Captioned web images
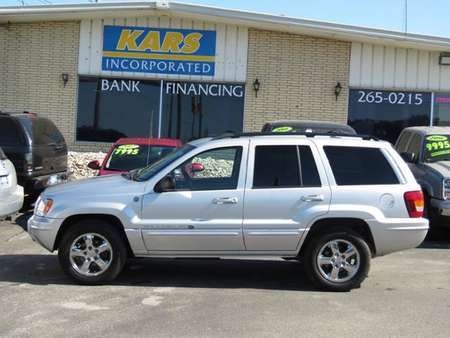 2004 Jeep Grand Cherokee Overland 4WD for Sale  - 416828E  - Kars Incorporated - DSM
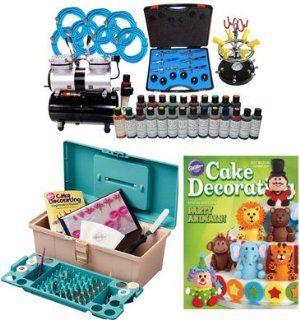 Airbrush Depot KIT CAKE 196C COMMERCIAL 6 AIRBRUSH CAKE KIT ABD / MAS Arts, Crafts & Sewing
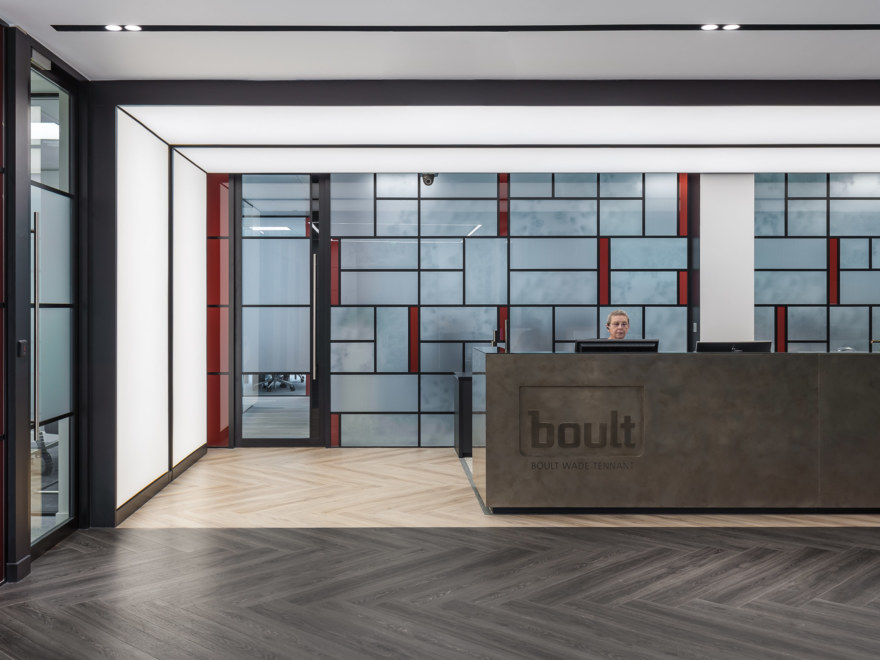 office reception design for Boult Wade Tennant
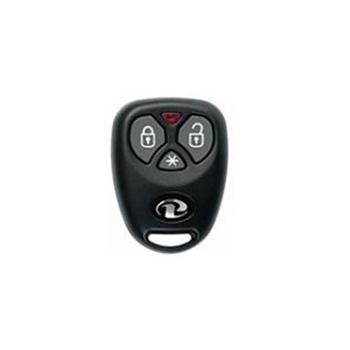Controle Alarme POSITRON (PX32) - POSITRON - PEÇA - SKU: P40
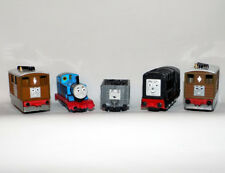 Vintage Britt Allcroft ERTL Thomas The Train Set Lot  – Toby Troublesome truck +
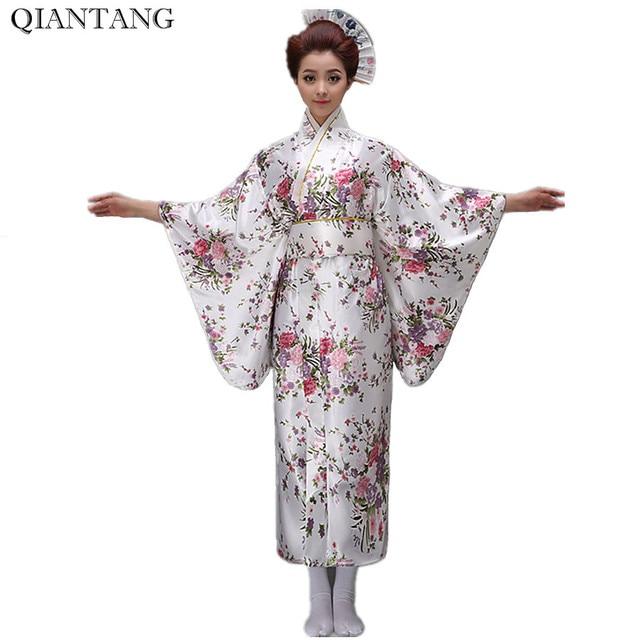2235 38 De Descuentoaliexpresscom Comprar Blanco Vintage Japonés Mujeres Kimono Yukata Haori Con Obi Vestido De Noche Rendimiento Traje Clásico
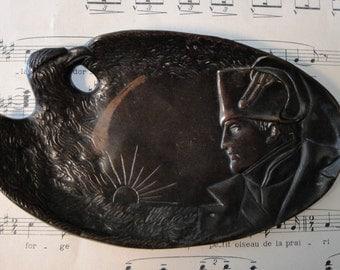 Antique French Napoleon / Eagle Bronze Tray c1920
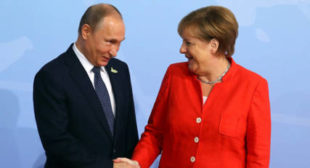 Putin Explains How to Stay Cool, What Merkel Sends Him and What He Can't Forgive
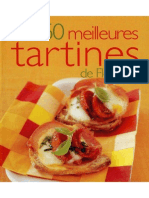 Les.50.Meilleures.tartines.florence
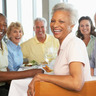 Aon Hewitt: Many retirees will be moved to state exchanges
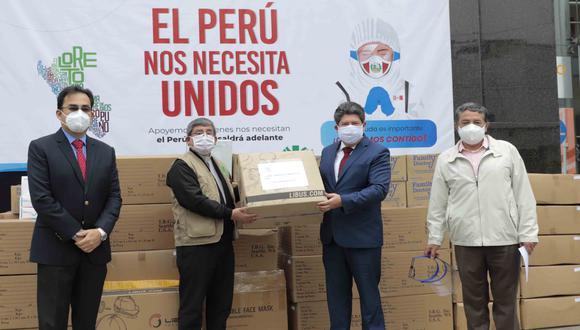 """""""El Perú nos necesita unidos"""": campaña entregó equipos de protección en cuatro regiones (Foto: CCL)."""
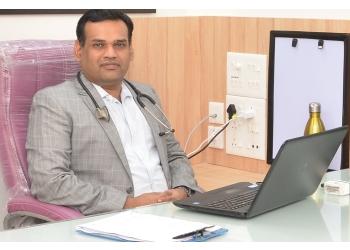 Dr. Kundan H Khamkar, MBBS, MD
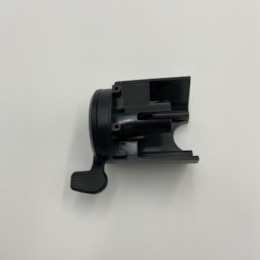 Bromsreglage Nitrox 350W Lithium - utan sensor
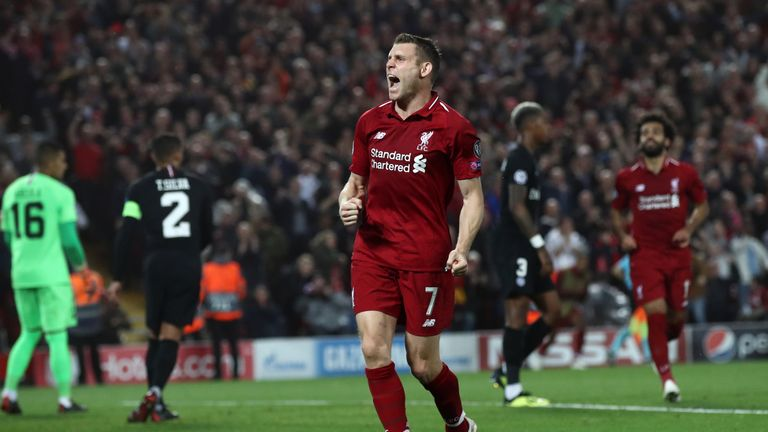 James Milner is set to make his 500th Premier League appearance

DESCRIPTION OF THE TASK
I'd like every record printed exactly, with the pictures left out.

PROBLEM SOLUTION
 2004 Jeep Grand Cherokee Overland 4WD for Sale  - 416828E  - Kars Incorporated - DSM
 Airbrush Depot KIT CAKE 196C COMMERCIAL 6 AIRBRUSH CAKE KIT ABD / MAS Arts, Crafts & Sewing
 office reception design for Boult Wade Tennant
Controle Alarme POSITRON (PX32) - POSITRON - PEÇA - SKU: P40
 Vintage Britt Allcroft ERTL Thomas The Train Set Lot  – Toby Troublesome truck +
2235 38 De Descuentoaliexpresscom Comprar Blanco Vintage Japonés Mujeres Kimono Yukata Haori Con Obi Vestido De Noche Rendimiento Traje Clásico
 Antique French Napoleon / Eagle Bronze Tray c1920
 Putin Explains How to Stay Cool, What Merkel Sends Him and What He Can't Forgive
 Les.50.Meilleures.tartines.florence
 Aon Hewitt: Many retirees will be moved to state exchanges
 """""""El Perú nos necesita unidos"""": campaña entregó equipos de protección en cuatro regiones (Foto: CCL)."""
 Dr. Kundan H Khamkar, MBBS, MD
 Bromsreglage Nitrox 350W Lithium - utan sensor
 James Milner is set to make his 500th Premier League appearance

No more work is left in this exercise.